This is not true. E.g. the trace condition is satisfied when $n=2$ and
$$
K=\pmatrix{2&1\\ 1&1},\ u=\pmatrix{1\\ 1},\ v=\pmatrix{0\\ 1}.
$$
In general, as $(K+vv^T)^{-1}=K^{-1}-\frac{K^{-1}vv^TK^{-1}}{1+v^TK^{-1}v}$. If you put $P=K^{-1}$, using the tracial property, the trace condition can be rewritten as
$$
0=-\frac{v^TPv}{1+v^TPv}
+u^TPu-\frac{(u^TPv)^2}{1+v^TPv}
$$
or equivalently,
$$
(u^TPu)(1+v^TPv)-v^TPv-(u^TPv)^2=0.\tag{1}
$$
When $m_u\le m_v$, you may partition $P$ as
$$
\pmatrix{\ast&\ast&\ast\\ \ast&B&Z\\ \ast&Z^T&C}
$$
where $B$ is $(m_v-m_u)\times(m_v-m_u)$ and $C$ is $(n-m_v)\times(n-m_v)$. Let the sum of all entries in $B$ be $b$ and define $c$ and $z$ analogously for $C$ and $Z$. Condition $(1)$ can then be rewritten as
\begin{align}
&(b+c+2z)(1+c)-c-(c+z)^2=0\\
\Leftrightarrow\ &b(c+1)=z(z-2).\tag{2}
\end{align}
In the counterexample above, we have $P=K^{-1}=\pmatrix{1&-1\\ -1&2}$, so that $b=1,c=2$ and $z=-1$.

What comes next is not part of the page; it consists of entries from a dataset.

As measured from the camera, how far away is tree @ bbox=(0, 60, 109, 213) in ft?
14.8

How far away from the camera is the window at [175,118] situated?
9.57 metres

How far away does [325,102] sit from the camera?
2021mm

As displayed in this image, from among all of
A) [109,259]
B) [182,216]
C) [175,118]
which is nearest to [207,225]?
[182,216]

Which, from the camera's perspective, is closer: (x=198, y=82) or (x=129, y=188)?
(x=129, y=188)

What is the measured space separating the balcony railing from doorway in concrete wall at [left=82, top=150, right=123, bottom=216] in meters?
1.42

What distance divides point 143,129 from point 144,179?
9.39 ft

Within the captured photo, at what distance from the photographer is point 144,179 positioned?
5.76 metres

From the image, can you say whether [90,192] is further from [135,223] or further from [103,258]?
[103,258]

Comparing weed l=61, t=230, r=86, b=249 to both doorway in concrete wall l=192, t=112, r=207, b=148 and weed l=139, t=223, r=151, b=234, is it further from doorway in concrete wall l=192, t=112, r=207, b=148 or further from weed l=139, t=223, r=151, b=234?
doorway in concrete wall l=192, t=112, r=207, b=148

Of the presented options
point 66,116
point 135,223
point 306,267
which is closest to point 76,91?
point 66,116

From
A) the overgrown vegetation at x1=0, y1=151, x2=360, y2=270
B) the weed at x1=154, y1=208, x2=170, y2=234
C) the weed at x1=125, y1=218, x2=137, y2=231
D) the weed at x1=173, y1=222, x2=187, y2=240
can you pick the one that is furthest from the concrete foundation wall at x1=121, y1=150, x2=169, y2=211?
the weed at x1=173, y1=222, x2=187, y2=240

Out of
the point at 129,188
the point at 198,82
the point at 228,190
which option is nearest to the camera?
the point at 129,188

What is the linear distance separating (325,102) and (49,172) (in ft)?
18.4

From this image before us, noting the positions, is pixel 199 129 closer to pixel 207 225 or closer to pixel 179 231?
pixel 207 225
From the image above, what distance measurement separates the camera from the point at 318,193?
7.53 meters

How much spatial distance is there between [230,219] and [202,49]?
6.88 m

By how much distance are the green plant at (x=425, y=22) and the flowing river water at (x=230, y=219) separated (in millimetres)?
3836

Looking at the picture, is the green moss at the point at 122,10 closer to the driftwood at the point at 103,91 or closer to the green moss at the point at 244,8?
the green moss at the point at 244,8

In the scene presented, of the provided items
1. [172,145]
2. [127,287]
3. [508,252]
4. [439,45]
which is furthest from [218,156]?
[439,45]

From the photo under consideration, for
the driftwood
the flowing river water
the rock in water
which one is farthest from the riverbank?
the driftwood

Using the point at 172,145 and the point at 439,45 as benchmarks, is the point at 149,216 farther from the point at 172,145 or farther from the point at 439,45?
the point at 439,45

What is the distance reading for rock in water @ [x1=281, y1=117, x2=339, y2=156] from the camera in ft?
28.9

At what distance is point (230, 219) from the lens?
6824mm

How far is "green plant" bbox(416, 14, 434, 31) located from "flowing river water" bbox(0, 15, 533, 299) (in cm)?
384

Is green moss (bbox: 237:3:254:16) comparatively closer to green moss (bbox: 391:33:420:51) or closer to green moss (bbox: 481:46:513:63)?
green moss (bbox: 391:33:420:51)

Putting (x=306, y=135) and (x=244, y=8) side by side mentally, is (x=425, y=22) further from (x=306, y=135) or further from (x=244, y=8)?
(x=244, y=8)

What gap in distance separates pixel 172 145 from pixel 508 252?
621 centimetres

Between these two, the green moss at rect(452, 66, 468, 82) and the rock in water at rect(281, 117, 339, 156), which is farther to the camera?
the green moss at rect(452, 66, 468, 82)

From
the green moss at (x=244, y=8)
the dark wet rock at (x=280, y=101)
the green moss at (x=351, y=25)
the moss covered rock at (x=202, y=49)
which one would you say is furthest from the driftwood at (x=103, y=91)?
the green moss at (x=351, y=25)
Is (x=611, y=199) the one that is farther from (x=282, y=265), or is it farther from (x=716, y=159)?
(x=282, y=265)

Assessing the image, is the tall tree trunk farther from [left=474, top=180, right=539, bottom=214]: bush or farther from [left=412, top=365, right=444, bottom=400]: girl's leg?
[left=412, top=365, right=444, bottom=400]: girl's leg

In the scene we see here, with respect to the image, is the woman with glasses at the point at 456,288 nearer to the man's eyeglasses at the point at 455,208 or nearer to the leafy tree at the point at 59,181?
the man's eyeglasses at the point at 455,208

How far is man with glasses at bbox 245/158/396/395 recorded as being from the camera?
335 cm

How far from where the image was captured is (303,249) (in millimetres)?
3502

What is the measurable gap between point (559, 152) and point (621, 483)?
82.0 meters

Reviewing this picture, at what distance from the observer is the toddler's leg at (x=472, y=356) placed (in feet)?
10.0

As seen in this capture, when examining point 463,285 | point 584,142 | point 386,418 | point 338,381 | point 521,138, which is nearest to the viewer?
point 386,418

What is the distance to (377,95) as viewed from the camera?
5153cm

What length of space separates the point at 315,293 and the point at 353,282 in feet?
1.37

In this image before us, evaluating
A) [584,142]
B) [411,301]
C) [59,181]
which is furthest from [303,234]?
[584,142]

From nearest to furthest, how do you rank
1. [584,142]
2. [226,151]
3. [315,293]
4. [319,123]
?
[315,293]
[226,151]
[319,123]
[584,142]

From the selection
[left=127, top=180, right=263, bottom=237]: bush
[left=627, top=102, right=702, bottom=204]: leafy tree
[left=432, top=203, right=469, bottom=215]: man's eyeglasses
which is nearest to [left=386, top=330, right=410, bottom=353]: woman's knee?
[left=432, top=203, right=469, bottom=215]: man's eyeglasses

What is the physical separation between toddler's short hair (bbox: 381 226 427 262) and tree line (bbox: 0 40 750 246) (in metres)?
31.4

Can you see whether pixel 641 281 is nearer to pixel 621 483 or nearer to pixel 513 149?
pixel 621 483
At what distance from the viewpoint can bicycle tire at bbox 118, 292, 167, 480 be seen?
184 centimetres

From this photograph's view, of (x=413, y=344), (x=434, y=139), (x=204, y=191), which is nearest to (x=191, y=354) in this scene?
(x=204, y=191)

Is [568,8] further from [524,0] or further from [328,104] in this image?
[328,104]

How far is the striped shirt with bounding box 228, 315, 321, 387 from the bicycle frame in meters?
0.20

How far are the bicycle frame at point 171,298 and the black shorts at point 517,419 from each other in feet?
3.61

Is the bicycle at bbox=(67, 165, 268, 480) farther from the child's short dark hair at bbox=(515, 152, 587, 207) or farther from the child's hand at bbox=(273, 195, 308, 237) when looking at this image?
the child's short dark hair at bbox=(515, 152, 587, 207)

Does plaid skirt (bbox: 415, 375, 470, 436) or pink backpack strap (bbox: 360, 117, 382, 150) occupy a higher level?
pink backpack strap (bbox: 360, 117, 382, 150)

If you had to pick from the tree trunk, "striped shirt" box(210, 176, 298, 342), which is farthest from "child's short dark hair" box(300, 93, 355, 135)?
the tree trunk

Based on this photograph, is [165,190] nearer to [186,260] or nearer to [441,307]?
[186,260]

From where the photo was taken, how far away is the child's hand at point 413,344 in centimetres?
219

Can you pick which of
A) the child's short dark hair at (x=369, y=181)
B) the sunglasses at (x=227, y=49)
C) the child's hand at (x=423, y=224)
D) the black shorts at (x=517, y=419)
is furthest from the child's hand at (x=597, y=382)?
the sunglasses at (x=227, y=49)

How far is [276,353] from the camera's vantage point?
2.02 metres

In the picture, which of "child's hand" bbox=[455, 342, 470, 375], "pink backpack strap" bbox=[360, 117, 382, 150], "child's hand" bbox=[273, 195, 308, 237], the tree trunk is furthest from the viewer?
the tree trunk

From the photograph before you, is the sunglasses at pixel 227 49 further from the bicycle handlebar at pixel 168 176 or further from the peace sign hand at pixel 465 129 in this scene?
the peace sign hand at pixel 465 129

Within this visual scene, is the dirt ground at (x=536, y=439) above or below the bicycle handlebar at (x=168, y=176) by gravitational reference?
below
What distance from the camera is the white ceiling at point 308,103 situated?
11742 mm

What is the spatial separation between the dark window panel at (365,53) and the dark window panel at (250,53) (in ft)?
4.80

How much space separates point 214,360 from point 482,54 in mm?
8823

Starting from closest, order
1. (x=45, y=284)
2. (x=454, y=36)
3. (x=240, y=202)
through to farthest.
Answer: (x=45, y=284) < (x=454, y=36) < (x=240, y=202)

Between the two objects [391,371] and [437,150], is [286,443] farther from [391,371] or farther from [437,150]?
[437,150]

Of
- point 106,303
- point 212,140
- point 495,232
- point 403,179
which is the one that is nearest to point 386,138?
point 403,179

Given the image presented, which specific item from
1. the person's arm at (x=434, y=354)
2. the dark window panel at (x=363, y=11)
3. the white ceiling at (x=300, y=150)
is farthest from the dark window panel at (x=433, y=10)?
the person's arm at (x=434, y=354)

When $m_u>m_v$, you can partition $P$ analogously, but this time, $B$ is $(m_u-m_v)\times(m_u-m_v)$ and $C$ is $(n-m_u)\times(n-m_u)$. The trace condition in this case becomes
\begin{align}
&c(1+b+c+2z)-(b+c+2z)-(c+z)^2=0\\
\Leftrightarrow\ &b(c-1)=z(z+2).\tag{3}
\end{align}
So, even when $u\ne v$, it can happen that $(2)$ or $(3)$ hold when the values of $b,c,z$ are appropriate.